On Election Day, the citizens of Puerto Rico made history. For the first time, they voted for statehood.
A resounding 61 percent of voters chose statehood. The other choices were independence (5 percent) or free association (33 percent). Seventy-seven percent of the island's registered voters participated in this all-important decision. The question is: What will happen now?
There are 3.9 million people in Puerto Rico. The legal residents are all U.S. citizens. They carry U.S. passports, and many fight and die in wars wearing uniforms of the U.S. armed forces.
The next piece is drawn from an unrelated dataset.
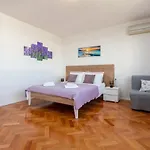 Botan Apartment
But they don't have a vote in Congress, and they can't vote for president.
While these citizens were voting on their future, the Republican Party on the mainland took a mortal blow from Hispanic voters. Seventy-one percent of Hispanic voters voted for President Barack Obama. In the critical swing states of Florida, Nevada, Colorado and Virginia, this group provided the crucial margin of victory.
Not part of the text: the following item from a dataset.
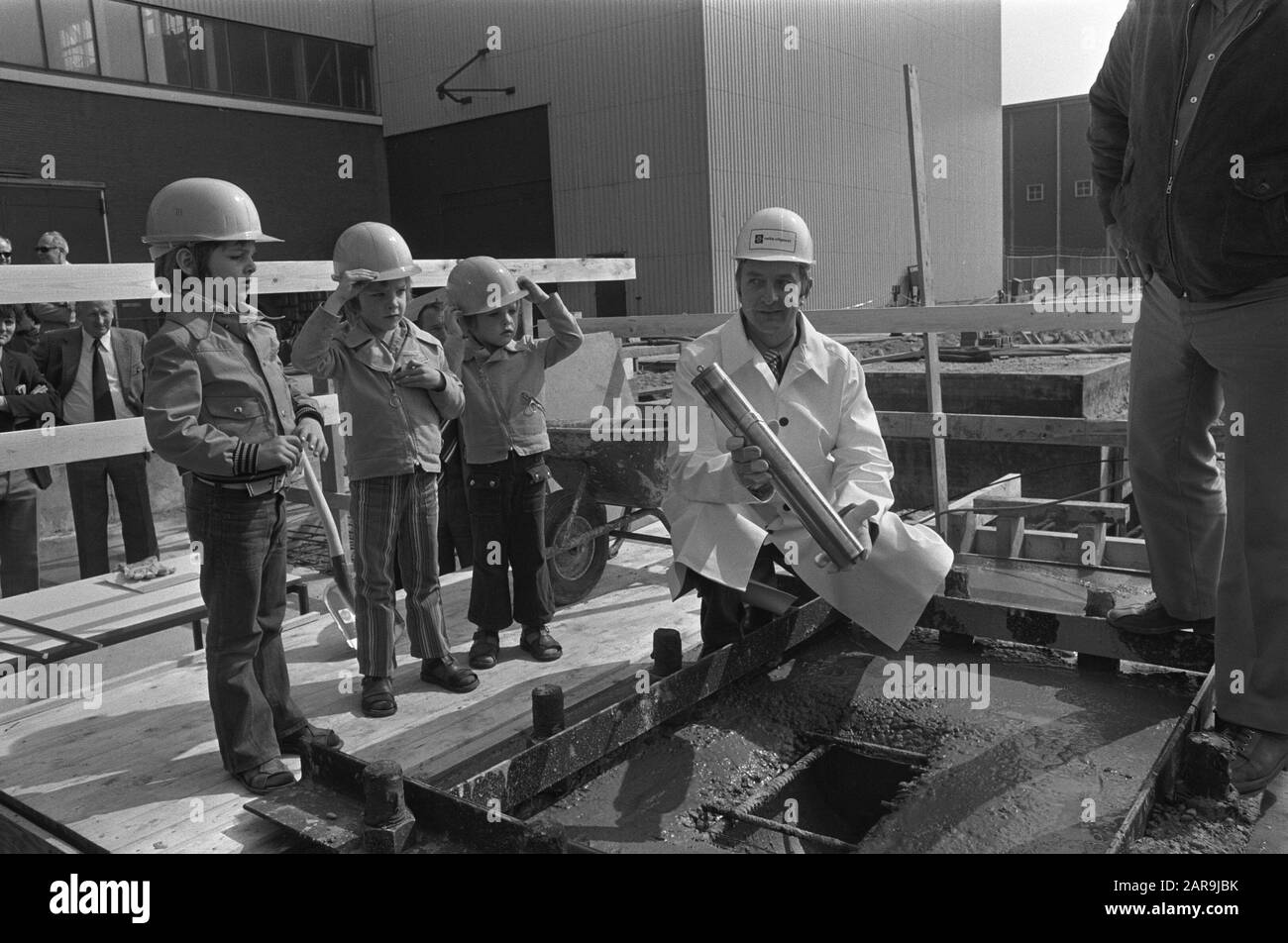 Alderman Van de Eyden rilascia il certificato per la costruzione della settima unità Central Hemweg; Van de Eyden e Sons luogo certificato Data: 15 maggio 1974 Parole Chiave: Certificati, aldermen Foto Stock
For the first time, Hispanic voters made up 10 percent of the total turnout nationwide.
President Obama, in an interview with the Des Moines Register shortly before the election, said emphatically that if he won a second term, his victory would be due to the huge Hispanic turnout for him.
And in states that Obama did not win, such as Arizona and Texas, the percentage of Hispanic voters will increase greatly and could well turn these Republican states to Democratic states in the near future.
All you have to do is to look at formerly reliably Republican California and see how large numbers of Hispanic voters have turned the tide there.